BEM PNJ Desak Transparansi Penanganan Kasus Dugaan Asusila Mahasiswa di Kampus

Jagat media sosial dihebohkan dengan peredaran rekaman video yang memperlihatkan dugaan tindakan asusila oleh dua orang mahasiswa di area kampus Politeknik Negeri Jakarta (PNJ).

Dikutip dari Medcom, kedua mahasiswa yang diduga melakukan aksi berciuman sesama jenis tersebut sempat menjalani sidang terbuka oleh warga kampus di lingkungan PNJ.

Dalam potongan video yang beredar, hadir pula ayah dari salah satu mahasiswa tersebut untuk menyampaikan permohonan maaf secara langsung kepada pihak institusi PNJ.

Merespons kejadian tersebut, Badan Eksekutif Mahasiswa (BEM) PNJ menyatakan sikap bahwa segala bentuk pelanggaran terhadap tata tertib, norma, kode etik, dan ketentuan kampus harus ditindak secara serius.

BEM PNJ menegaskan bahwa proses penegakan hukum atau sanksi atas pelanggaran tersebut wajib dijalankan sesuai dengan mekanisme organisasi yang berlaku.

Pihak fungsionaris mahasiswa berpandangan bahwa perhatian utama dalam penyelesaian masalah ini harus ditujukan pada tindakan dan perilaku yang bersangkutan, bukan pada opini, asumsi, maupun identitas pribadi.

"Oleh karena itu, apabila ditemukan tindakan yang mengarah pada perbuatan asusila di ruang publik, pelecehan, perundungan, atau bentuk pelanggaran lainnya, maka hal tersebut harus ditindaklanjuti sesuai aturan yang berlaku," tulis akun @bempnj dikutip Rabu 3 Juni 2026.

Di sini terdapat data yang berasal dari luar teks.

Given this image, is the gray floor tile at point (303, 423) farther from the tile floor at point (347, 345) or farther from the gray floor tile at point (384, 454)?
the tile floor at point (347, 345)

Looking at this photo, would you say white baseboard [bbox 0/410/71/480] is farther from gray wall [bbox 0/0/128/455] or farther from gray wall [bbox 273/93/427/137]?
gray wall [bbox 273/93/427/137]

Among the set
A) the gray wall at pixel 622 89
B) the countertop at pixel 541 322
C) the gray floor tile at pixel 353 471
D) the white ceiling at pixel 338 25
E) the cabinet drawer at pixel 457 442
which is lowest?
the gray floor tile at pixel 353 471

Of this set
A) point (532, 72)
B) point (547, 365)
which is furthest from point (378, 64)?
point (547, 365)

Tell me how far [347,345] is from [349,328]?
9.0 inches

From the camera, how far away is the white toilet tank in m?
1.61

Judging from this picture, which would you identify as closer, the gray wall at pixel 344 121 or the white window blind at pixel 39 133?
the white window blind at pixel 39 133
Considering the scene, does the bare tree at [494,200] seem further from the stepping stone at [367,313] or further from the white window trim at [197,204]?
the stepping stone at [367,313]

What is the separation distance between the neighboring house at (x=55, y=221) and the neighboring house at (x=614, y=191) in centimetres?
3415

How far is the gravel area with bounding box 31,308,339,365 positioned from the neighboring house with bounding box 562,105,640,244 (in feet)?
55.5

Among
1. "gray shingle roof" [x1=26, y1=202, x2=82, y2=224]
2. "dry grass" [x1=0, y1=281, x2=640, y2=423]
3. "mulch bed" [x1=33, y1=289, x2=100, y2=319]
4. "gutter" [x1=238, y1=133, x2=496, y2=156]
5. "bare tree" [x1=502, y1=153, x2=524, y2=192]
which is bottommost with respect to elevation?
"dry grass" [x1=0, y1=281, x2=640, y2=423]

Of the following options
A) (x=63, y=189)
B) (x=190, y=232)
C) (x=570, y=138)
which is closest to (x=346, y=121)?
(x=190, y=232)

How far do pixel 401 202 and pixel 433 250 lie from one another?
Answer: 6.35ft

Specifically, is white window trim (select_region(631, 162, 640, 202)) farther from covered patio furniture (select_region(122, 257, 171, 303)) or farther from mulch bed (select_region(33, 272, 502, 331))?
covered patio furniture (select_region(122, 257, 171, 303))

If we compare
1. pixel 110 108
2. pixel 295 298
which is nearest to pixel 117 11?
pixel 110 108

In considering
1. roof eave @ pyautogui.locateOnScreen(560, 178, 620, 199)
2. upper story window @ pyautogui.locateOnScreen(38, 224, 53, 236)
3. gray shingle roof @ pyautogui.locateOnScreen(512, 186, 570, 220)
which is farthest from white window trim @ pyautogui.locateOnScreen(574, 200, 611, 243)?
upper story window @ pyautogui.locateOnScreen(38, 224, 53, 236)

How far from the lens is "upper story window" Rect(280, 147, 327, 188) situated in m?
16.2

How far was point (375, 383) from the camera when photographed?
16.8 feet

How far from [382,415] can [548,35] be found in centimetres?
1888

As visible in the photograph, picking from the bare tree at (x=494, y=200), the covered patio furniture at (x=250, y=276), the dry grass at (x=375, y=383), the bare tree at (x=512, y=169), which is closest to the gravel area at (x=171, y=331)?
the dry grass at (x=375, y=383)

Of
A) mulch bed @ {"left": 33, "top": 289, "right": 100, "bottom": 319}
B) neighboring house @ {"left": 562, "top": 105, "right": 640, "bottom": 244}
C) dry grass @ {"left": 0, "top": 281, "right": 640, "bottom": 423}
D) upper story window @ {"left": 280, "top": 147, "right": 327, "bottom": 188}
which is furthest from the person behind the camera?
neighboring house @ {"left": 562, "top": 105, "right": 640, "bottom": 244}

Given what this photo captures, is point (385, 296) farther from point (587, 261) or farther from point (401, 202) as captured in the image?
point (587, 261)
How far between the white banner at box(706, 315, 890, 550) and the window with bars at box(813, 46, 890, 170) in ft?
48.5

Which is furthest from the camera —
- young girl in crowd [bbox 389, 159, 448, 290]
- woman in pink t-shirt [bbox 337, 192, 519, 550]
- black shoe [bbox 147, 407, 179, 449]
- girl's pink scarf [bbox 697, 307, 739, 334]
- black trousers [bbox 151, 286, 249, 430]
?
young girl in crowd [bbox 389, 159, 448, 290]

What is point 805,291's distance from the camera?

BEM PNJ meminta seluruh mahasiswa untuk mengawal jalannya penanganan perkara ini serta menuntut adanya transparansi dari pihak manajemen kampus demi menegakkan aturan yang tegas sekaligus adil.

Selain itu, seluruh sivitas akademika diajak untuk tetap menjaga ketertiban, norma, dan etika guna mewujudkan lingkungan akademik yang aman, kondusif, serta bermartabat.

"Demikian pernyataan ini disampaikan sebagai bentuk komitmen BEM dalam mendukung penegakan aturan dan menjaga marwah lingkungan kampus," tutup unggahan BEM PNJ.